17.3 A notice or other communication is deemed to have been received:
17.3.1 if delivered personally, on signature of a delivery receipt or at the time the notice is left at the proper address;
17.3.2 if sent by pre-paid first-class post or other next working day delivery service, at 9.00 am on the second working day after posting; or
17.3.3 if sent by email, at 9.00 am the next working day after transmission.
17.4 In proving the service of any notice, it will be sufficient to prove, in the case of a letter, that such letter was properly addressed, stamped, and placed in the post and, in the case of an email, that such email was sent to the specified email address of the addressee.
17.5 The provisions of this clause will not apply to the service of any proceedings or other documents in any legal action.
18 General
18.1 Assignment and transfer
18.1.1 We may assign or transfer our rights and obligations under the Contract to another entity.
18.1.2 You may only assign or transfer your rights or your obligations under the Contract to another person if we agree in writing.
18.2 Variation. Any variation of the Contract only has effect if it is in writing and signed by you and us (or our respective authorised representatives).
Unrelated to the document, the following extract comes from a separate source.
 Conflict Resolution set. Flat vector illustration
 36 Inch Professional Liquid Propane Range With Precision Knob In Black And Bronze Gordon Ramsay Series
18.3 Waiver. If we do not insist that you perform any of your obligations under the Contract, or if we do not enforce our rights against you, or if we delay in doing so, that will not mean that we have waived our rights against you or that you do not have to comply with those obligations. If we do waive any rights, we will only do so in writing, and that will not mean that we will automatically waive any right related to any later default by you.
18.4 Severance. Each paragraph of these Terms operates separately. If any court or relevant authority decides that any of them is unlawful or unenforceable, the remaining paragraphs will remain in full force and effect.
18.5 Third party rights. The Contract is between you and us. No other person has any rights to enforce any of its terms.
18.6 Governing law and jurisdiction. The Contract is governed by English law and we each irrevocably agree to submit all disputes arising out of or in connection with the Contract to the exclusive jurisdiction of the English courts.